# [Instruction]
Set down the final stretch of the data, from the line that holds "How far away" through the last line, both included, with pictures left out.

_ _ _

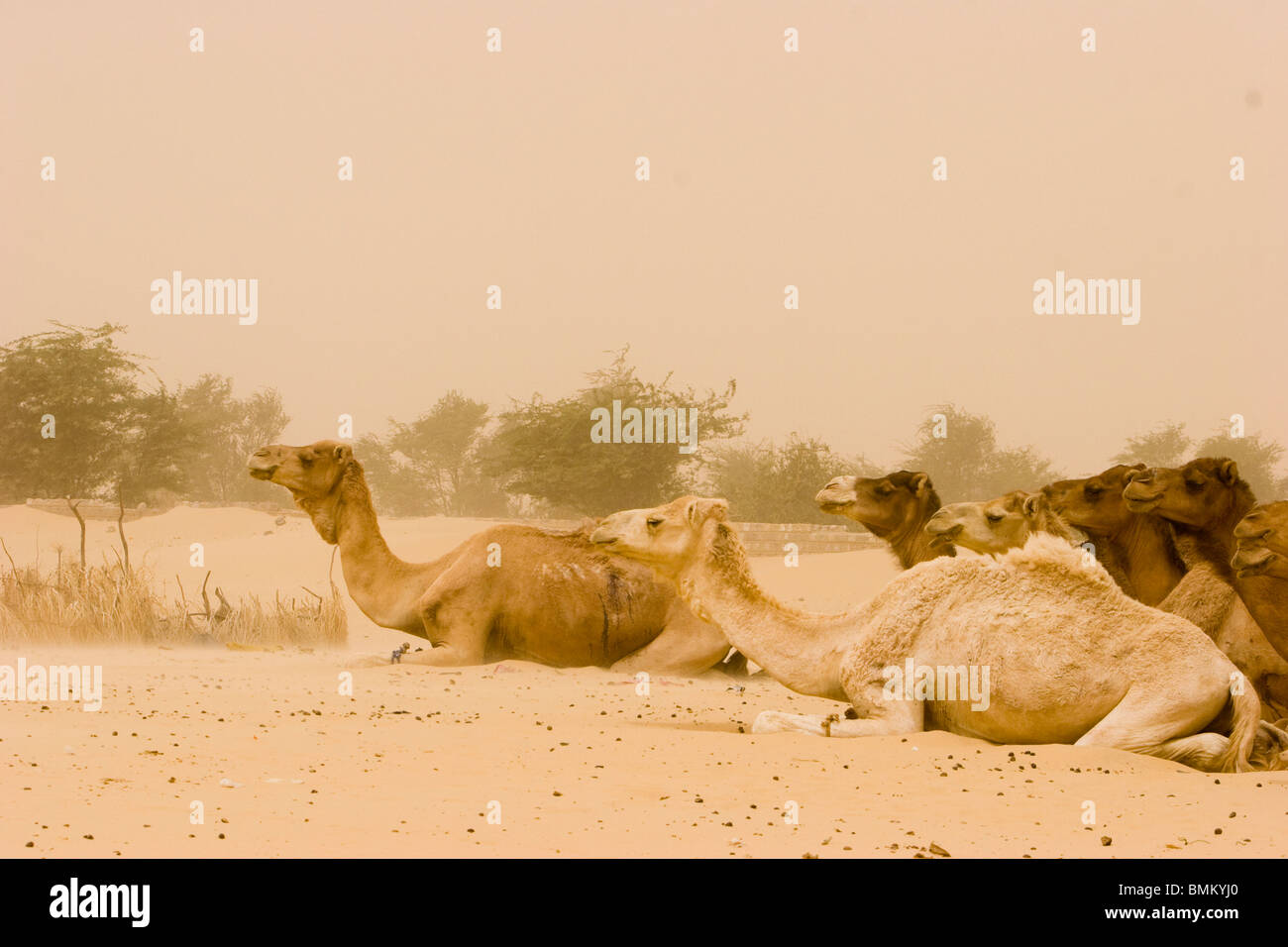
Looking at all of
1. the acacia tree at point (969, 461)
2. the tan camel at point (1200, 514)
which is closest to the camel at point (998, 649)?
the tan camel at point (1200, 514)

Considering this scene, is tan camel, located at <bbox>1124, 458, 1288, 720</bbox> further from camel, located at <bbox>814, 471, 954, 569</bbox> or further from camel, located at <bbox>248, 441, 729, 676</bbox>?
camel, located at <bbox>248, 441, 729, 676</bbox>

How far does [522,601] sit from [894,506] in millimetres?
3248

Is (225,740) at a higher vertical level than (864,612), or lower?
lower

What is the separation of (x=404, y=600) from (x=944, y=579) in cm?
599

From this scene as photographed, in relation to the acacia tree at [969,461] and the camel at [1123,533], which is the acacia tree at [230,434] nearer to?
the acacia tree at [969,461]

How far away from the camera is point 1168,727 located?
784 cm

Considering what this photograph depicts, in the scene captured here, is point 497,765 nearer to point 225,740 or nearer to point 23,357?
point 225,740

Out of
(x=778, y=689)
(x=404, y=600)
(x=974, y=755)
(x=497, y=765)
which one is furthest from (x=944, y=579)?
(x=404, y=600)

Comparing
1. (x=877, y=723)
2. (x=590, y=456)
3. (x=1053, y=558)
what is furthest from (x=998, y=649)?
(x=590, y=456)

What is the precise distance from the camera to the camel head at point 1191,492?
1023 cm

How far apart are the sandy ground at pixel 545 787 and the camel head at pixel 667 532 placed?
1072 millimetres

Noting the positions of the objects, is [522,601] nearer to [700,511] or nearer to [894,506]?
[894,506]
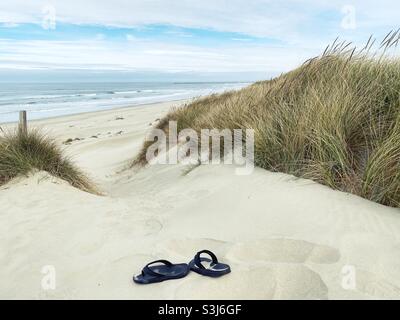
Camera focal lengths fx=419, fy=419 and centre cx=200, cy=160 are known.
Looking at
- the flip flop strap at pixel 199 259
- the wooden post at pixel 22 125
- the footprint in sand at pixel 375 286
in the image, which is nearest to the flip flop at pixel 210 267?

_ _ _

# [Finished exercise]
How far away from the camera is point 1168,727 located?
784 cm

Considering what this photograph depicts, in the scene captured here, is point 497,765 nearer to point 225,740 or nearer to point 23,357?
point 225,740

Out of
(x=778, y=689)
(x=404, y=600)
(x=974, y=755)
(x=497, y=765)
which one is furthest from (x=944, y=579)?
(x=404, y=600)

Comparing
1. (x=877, y=723)
2. (x=590, y=456)
3. (x=1053, y=558)
what is furthest from (x=998, y=649)?
(x=590, y=456)

What is the precise distance from the camera to the camel head at point 1191,492?
1023 cm

How far apart are the sandy ground at pixel 545 787 and the camel head at pixel 667 532 placed?
1072 millimetres

Noting the positions of the objects, is [522,601] nearer to [700,511] or nearer to [894,506]?
[894,506]
Camera focal lengths fx=419, fy=419 and centre cx=200, cy=160 are known.
Looking at
- the flip flop strap at pixel 199 259
- the wooden post at pixel 22 125
- the footprint in sand at pixel 375 286
in the image, which is nearest to the flip flop at pixel 210 267?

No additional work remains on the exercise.